Mais rares sont les nouvelles mères qui osent réclamer, revendiquer un temps sexuel mort après l’arrivée de bébé, rares sont les mères qui osent tout simplement prendre du temps rien que pour elles, un temps égoïste, un temps de reconstruction, de séduction, de plaisir et c’est là que pourrait intervenir la horde familiale. Et Jano dans tout ça, il sert à quoi? Il comprend quoi à cette dégringolade? Souvent pas grand-chose, mais la faute à qui? Il faut lui dire que vous n’êtes pas prête, que vous n’en avez pas envie, que c’est trop tôt, mais lui dire sans le repousser, lui dire que vous avez besoin de tendresse, que vous rêvez qu’il vous prenne dans ses bras comme juste pour vous prendre dans ses bras avec amour et tendresse sans transformer ce doux moment en un préliminaire qui de toute façon n’aboutira là maintenant à rien de sexuel parce que vous avez besoin de vous retrouver, de retrouver votre corps, de vous regarder à nouveau dans les yeux de Jano, d’être enlacée dans ses bras gratuitement. Oui, après bébé, vous avez besoin d’un enlacement gratis, alors Jano, on y va, on embrasse gratis sans embrasement, sans dérapage, sans malentendu.

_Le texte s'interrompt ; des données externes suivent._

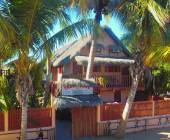 Madagascar Wildlife Adventure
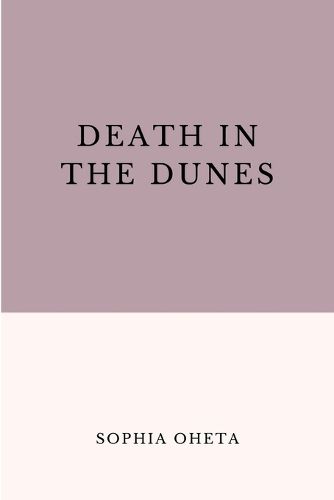 Death in the Dunes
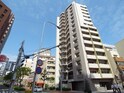 神戸元町山手ヴィアージュ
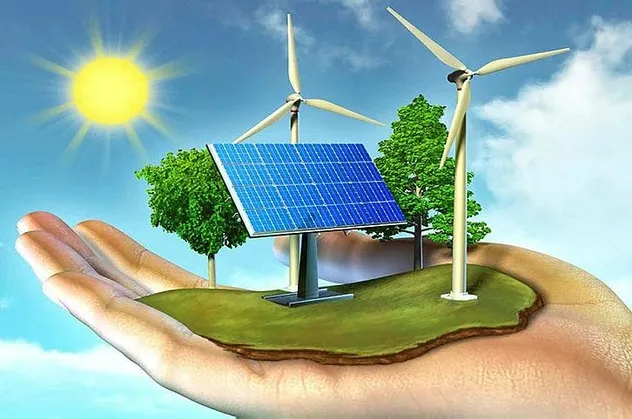 Milyonları ilgilendiren enerji desteği! Hükümet bu yıl da 100 milyarlık yardımda bulunacak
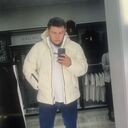 ���������� ����, ���� ������� ������, 44 ����, ������������ ��� ������, ����� � ���������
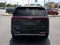2023 Kia Carnival SX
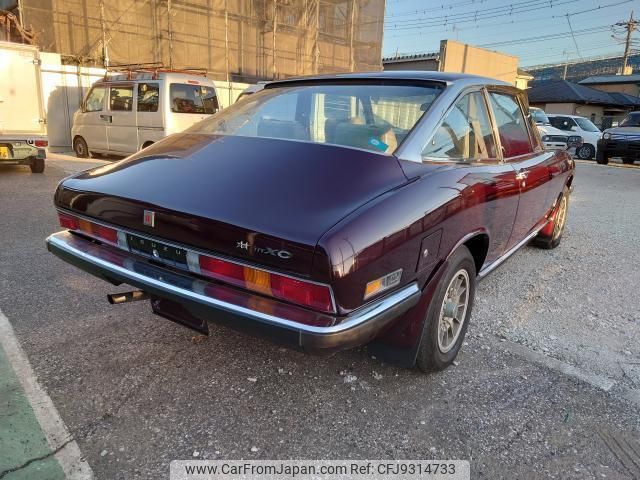 isuzu 117-coupe 1979 quick_quick_E-PA96_PA96-5278159 image 2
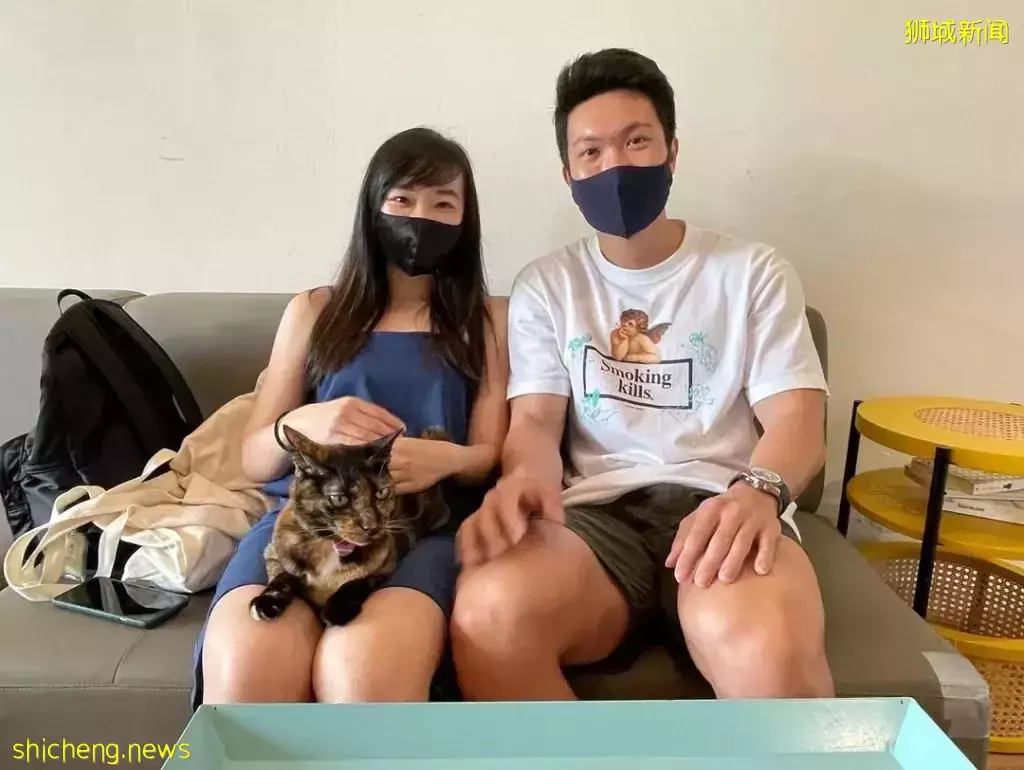 糖分超標預警！甜蜜暴擊の約會指南 · 吃喝玩樂一條龍 · 讓你與TA從早sweet到晚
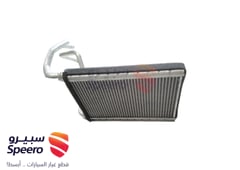 صورة القطعة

Sans malentendu à condition d’être entendue, chère Janette. Et pour être entendue, il va falloir parler, oser dire vos besoins, oser dire que l’arrivée de bébé a tout chamboulé, oser dire que le grand chamboulement de la maternité n’est pas synonyme d’épanouissement sexuel, oser dire la complexité de cette jeune maman que vous êtes heureuse et parfois si perdue.

Osez livrer sans honte la complexité de vos désirs, le bonheur maternel et le libidogramme plat, c’est votre vérité et il n’y a qu’elle qui compte et qui peut être livrée sans aucune culpabilité, elle est la vérité de tant et tant de Janette devenues mères!